# Entries
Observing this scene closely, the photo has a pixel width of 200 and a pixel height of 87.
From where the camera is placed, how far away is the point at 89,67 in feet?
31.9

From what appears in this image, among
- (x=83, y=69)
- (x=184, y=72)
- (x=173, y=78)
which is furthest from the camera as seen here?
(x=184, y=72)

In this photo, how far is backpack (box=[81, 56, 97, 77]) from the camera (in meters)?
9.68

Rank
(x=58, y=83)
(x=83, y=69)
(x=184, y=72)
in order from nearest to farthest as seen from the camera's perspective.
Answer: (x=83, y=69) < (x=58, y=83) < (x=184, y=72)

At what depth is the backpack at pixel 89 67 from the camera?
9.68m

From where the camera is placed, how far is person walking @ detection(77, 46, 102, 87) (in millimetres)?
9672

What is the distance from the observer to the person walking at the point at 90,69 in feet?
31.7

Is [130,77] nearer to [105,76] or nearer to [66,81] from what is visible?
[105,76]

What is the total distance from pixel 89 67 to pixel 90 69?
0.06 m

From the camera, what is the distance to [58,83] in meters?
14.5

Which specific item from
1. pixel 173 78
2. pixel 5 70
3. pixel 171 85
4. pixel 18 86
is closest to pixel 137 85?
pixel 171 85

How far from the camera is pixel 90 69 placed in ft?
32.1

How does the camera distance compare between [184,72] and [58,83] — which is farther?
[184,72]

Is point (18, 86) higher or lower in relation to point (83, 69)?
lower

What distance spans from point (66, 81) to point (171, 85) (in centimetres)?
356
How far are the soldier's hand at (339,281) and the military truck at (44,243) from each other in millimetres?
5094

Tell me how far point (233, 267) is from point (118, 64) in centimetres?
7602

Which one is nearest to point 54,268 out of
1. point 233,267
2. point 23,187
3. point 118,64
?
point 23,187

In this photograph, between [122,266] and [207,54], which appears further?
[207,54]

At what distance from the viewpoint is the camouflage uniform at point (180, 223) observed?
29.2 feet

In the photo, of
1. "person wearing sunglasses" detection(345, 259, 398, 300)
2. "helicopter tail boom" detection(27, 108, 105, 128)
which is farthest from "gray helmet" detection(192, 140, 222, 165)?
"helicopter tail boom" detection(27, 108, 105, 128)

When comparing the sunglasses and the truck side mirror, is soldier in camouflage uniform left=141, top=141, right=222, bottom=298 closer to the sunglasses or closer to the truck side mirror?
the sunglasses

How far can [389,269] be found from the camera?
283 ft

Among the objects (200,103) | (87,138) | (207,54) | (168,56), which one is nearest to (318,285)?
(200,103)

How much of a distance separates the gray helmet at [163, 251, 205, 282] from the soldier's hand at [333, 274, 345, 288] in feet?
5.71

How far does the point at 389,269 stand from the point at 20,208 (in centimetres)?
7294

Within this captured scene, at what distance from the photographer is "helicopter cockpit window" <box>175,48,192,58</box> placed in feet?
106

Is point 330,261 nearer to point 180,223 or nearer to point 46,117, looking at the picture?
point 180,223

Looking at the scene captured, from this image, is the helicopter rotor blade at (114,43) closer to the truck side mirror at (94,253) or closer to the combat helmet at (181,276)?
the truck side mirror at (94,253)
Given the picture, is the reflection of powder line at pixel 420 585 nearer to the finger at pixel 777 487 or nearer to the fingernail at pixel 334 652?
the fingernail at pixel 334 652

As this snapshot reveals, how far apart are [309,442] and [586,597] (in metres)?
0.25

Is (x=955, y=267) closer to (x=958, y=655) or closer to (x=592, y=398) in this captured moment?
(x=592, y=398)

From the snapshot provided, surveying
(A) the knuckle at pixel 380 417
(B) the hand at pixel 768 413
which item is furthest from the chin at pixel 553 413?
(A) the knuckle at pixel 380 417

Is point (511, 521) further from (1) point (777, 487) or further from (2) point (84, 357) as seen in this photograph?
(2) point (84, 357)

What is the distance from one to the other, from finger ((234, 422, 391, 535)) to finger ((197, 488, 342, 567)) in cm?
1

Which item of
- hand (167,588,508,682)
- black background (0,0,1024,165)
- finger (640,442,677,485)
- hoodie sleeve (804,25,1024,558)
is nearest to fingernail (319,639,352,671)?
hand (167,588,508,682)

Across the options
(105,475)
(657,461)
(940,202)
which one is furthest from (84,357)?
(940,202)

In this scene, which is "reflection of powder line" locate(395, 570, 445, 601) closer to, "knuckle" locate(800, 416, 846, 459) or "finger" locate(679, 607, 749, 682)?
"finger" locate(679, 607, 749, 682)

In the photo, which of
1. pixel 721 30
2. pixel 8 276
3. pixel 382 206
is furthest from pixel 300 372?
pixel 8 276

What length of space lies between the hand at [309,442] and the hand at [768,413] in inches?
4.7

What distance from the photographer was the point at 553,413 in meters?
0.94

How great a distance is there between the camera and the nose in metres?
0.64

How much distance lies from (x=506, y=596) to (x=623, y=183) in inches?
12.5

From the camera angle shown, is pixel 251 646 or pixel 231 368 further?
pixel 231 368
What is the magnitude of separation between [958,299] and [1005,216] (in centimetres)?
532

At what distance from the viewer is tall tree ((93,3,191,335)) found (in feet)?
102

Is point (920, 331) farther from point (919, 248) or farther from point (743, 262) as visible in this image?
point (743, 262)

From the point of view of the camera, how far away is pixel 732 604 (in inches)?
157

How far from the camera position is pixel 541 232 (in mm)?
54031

# Short exercise
Write out all of the data above again, substituting "rucksack" for each occurrence of "backpack" and changing nothing else.

# Solution for this exercise
Observing this scene closely, the photo has a pixel width of 200 and a pixel height of 87.
From where the camera is placed, how far away is the point at 89,67 in feet?
31.9

From what appears in this image, among
- (x=83, y=69)
- (x=184, y=72)
- (x=173, y=78)
which is furthest from the camera as seen here?
(x=184, y=72)

In this photo, how far is rucksack (box=[81, 56, 97, 77]) from the camera (in meters)?
9.68

Rank
(x=58, y=83)
(x=83, y=69)
(x=184, y=72)
in order from nearest to farthest as seen from the camera's perspective.
Answer: (x=83, y=69) < (x=58, y=83) < (x=184, y=72)

At what depth is the rucksack at pixel 89 67 from the camera?
9.68m

From where the camera is placed, how far is person walking @ detection(77, 46, 102, 87) (in millimetres)?
9672

What is the distance from the observer to the person walking at the point at 90,69 in feet?
31.7

Is [130,77] nearer to [105,76] or nearer to [66,81] from what is visible?
[105,76]

What is the total distance from pixel 89 67 to pixel 90 69?
0.06 m

From the camera, what is the distance to [58,83] in meters?
14.5

Which specific item from
1. pixel 173 78
2. pixel 5 70
3. pixel 171 85
4. pixel 18 86
is closest to pixel 137 85?
pixel 171 85

How far from the camera is pixel 90 69 placed in ft?
32.1

How does the camera distance compare between [184,72] and [58,83] — which is farther?
[184,72]

Is point (18, 86) higher or lower in relation to point (83, 69)?
lower

What distance spans from point (66, 81) to point (171, 85) (in centimetres)?
356
How far are the soldier's hand at (339,281) and the military truck at (44,243) from each other in millimetres?
5094

Tell me how far point (233, 267) is from point (118, 64) in centimetres?
7602

Which one is nearest to point 54,268 out of
1. point 233,267
2. point 23,187
3. point 118,64
?
point 23,187

In this photograph, between [122,266] and [207,54], which appears further?
[207,54]

At what distance from the viewpoint is the camouflage uniform at point (180, 223) observed?
29.2 feet

In the photo, of
1. "person wearing sunglasses" detection(345, 259, 398, 300)
2. "helicopter tail boom" detection(27, 108, 105, 128)
which is farthest from "gray helmet" detection(192, 140, 222, 165)?
"helicopter tail boom" detection(27, 108, 105, 128)

When comparing the sunglasses and the truck side mirror, is soldier in camouflage uniform left=141, top=141, right=222, bottom=298 closer to the sunglasses or closer to the truck side mirror?
the sunglasses

How far can [389,269] be found from the camera?
283 ft

Among the objects (200,103) | (87,138) | (207,54) | (168,56), which one is nearest to (318,285)?
(200,103)

How much of a distance separates the gray helmet at [163, 251, 205, 282] from the soldier's hand at [333, 274, 345, 288] in feet?
5.71

How far does the point at 389,269 stand from the point at 20,208 (in centimetres)?
7294

Within this captured scene, at what distance from the photographer is "helicopter cockpit window" <box>175,48,192,58</box> placed in feet?
106

Is point 330,261 nearer to point 180,223 or nearer to point 46,117, looking at the picture?
point 180,223

Looking at the scene captured, from this image, is the helicopter rotor blade at (114,43) closer to the truck side mirror at (94,253) or closer to the combat helmet at (181,276)?
the truck side mirror at (94,253)
Given the picture, is the reflection of powder line at pixel 420 585 nearer to the finger at pixel 777 487 or nearer to the fingernail at pixel 334 652?
the fingernail at pixel 334 652

As this snapshot reveals, how far apart are [309,442] and [586,597] (in metres)?
0.25

Is (x=955, y=267) closer to (x=958, y=655) or closer to (x=592, y=398) in this captured moment?
(x=592, y=398)

From the snapshot provided, surveying
(A) the knuckle at pixel 380 417
(B) the hand at pixel 768 413
which item is furthest from the chin at pixel 553 413?
(A) the knuckle at pixel 380 417

Is point (511, 521) further from (1) point (777, 487) or further from (2) point (84, 357) as seen in this photograph?
(2) point (84, 357)

What is the distance from one to the other, from finger ((234, 422, 391, 535)) to finger ((197, 488, 342, 567)) in cm?
1

Which item of
- hand (167,588,508,682)
- black background (0,0,1024,165)
- finger (640,442,677,485)
- hoodie sleeve (804,25,1024,558)
is nearest to fingernail (319,639,352,671)?
hand (167,588,508,682)

Across the options
(105,475)
(657,461)
(940,202)
which one is furthest from (84,357)?
(940,202)

In this scene, which is "reflection of powder line" locate(395, 570, 445, 601) closer to, "knuckle" locate(800, 416, 846, 459) or "finger" locate(679, 607, 749, 682)?
"finger" locate(679, 607, 749, 682)

In the photo, which of
1. pixel 721 30
2. pixel 8 276
3. pixel 382 206
is furthest from pixel 300 372?
pixel 8 276

What length of space lies between the hand at [309,442] and the hand at [768,413] in inches?
4.7

What distance from the photographer was the point at 553,413 in meters?
0.94

How great a distance is there between the camera and the nose in metres?
0.64

How much distance lies from (x=506, y=596) to (x=623, y=183) in inches?
12.5

From the camera angle shown, is pixel 251 646 or pixel 231 368 further?
pixel 231 368
What is the magnitude of separation between [958,299] and [1005,216] (in centimetres)?
532

At what distance from the viewer is tall tree ((93,3,191,335)) found (in feet)?
102

Is point (920, 331) farther from point (919, 248) or farther from point (743, 262) as visible in this image?
point (743, 262)

From the point of view of the camera, how far away is pixel 732 604 (in inches)?
157

How far from the camera position is pixel 541 232 (in mm)?
54031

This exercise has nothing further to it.